## EXERCISE BRIEF
Copy the entries from the line containing "Which object among" through the end of the entries, swapping "farthest" for "most distant" and leaving everything else as it stands.

## SUPPLIED RECORDS
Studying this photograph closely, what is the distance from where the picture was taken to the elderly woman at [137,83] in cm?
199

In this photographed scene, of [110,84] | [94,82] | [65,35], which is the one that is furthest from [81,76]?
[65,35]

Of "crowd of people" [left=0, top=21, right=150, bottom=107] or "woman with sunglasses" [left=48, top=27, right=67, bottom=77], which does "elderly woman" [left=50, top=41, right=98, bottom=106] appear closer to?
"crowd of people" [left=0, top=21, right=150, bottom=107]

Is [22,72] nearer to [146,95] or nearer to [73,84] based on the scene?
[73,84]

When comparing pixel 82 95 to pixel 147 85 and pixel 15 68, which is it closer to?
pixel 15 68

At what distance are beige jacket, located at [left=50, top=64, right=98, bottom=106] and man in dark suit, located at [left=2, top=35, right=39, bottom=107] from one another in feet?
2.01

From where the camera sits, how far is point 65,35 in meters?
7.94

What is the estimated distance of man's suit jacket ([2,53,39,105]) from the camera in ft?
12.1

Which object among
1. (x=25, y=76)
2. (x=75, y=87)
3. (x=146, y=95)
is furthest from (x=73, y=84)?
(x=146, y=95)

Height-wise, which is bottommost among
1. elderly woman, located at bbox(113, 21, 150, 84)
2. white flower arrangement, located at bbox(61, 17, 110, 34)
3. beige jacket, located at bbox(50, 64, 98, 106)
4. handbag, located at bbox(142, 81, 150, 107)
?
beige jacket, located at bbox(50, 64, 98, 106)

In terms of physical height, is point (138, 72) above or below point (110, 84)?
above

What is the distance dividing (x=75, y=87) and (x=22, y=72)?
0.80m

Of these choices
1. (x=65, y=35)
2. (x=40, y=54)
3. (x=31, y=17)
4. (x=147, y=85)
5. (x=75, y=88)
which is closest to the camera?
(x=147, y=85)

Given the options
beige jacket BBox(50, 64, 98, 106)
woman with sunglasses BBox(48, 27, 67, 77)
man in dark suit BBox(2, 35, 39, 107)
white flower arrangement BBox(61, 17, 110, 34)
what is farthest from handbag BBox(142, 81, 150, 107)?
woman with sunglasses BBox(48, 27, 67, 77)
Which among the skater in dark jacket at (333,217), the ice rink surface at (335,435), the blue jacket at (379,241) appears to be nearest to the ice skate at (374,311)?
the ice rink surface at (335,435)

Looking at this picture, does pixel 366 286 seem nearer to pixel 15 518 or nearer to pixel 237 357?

## FINISHED ANSWER
Which object among
1. (x=25, y=76)
2. (x=75, y=87)
3. (x=146, y=95)
is furthest from (x=73, y=84)?
(x=146, y=95)

Height-wise, which is bottommost among
1. elderly woman, located at bbox(113, 21, 150, 84)
2. white flower arrangement, located at bbox(61, 17, 110, 34)
3. beige jacket, located at bbox(50, 64, 98, 106)
4. handbag, located at bbox(142, 81, 150, 107)
?
beige jacket, located at bbox(50, 64, 98, 106)

In terms of physical height, is point (138, 72) above or below point (110, 84)?
above

What is the distance dividing (x=75, y=87) and (x=22, y=72)?
0.80m

Of these choices
1. (x=65, y=35)
2. (x=40, y=54)
3. (x=31, y=17)
4. (x=147, y=85)
5. (x=75, y=88)
which is closest to the camera?
(x=147, y=85)

Given the options
beige jacket BBox(50, 64, 98, 106)
woman with sunglasses BBox(48, 27, 67, 77)
man in dark suit BBox(2, 35, 39, 107)
white flower arrangement BBox(61, 17, 110, 34)
what is most distant from handbag BBox(142, 81, 150, 107)?
woman with sunglasses BBox(48, 27, 67, 77)
Which among the skater in dark jacket at (333,217), the ice rink surface at (335,435), the blue jacket at (379,241) appears to be nearest to the ice skate at (374,311)?
the ice rink surface at (335,435)

Looking at this picture, does pixel 366 286 seem nearer to pixel 15 518 or nearer to pixel 237 357?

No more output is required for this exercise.